The answer is a stretch of the material below, returned exactly: the line containing "جمعية المرأة الثقافية", the line containing "Chẳng mất bao", and all lines between.

======== SUPPLIED DATA

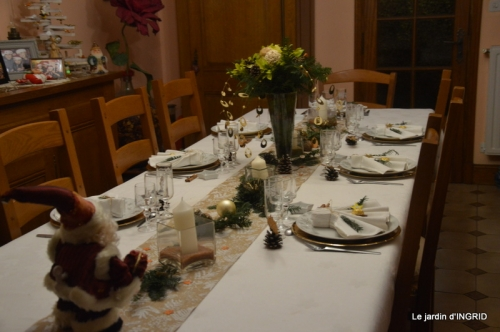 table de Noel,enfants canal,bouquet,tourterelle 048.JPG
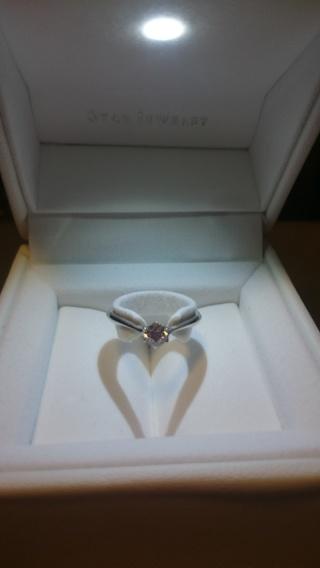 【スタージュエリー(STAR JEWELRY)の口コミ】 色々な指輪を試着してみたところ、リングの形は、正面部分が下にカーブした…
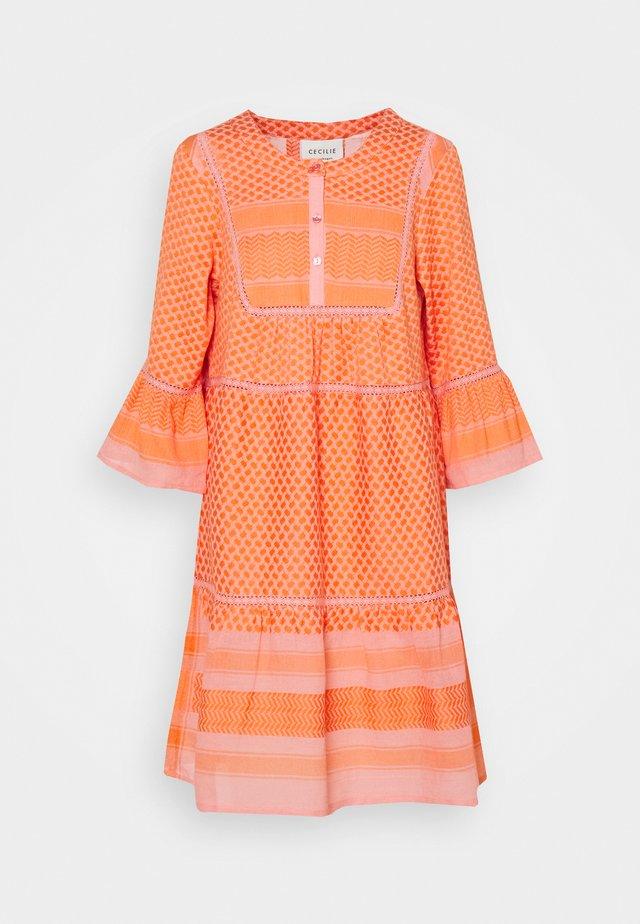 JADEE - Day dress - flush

================
======== SUPPLIED DATA

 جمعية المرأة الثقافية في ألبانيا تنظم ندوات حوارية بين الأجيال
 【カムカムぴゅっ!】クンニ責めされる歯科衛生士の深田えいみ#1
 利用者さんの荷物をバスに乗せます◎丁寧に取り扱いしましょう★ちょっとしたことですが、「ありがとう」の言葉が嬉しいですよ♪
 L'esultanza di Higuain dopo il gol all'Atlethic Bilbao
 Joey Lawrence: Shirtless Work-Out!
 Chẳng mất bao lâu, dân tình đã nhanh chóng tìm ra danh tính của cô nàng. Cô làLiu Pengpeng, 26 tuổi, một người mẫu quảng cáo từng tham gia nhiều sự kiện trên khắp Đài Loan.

================

**REPLY**
 جمعية المرأة الثقافية في ألبانيا تنظم ندوات حوارية بين الأجيال
 【カムカムぴゅっ!】クンニ責めされる歯科衛生士の深田えいみ#1
 利用者さんの荷物をバスに乗せます◎丁寧に取り扱いしましょう★ちょっとしたことですが、「ありがとう」の言葉が嬉しいですよ♪
 L'esultanza di Higuain dopo il gol all'Atlethic Bilbao
 Joey Lawrence: Shirtless Work-Out!
 Chẳng mất bao lâu, dân tình đã nhanh chóng tìm ra danh tính của cô nàng. Cô làLiu Pengpeng, 26 tuổi, một người mẫu quảng cáo từng tham gia nhiều sự kiện trên khắp Đài Loan.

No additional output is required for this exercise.